* [Exercise] Can you turn the data below into a Markdown table with two columns, "No." and "Line", numbering each non-blank line in order and leaving out blank lines?

— begin Information supplied —

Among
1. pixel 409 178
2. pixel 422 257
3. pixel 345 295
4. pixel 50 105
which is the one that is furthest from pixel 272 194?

— end Information supplied —

* [Response to this task]
| No. | Line |
|---|---|
| 1 | Among |
| 2 | 1. pixel 409 178 |
| 3 | 2. pixel 422 257 |
| 4 | 3. pixel 345 295 |
| 5 | 4. pixel 50 105 |
| 6 | which is the one that is furthest from pixel 272 194? |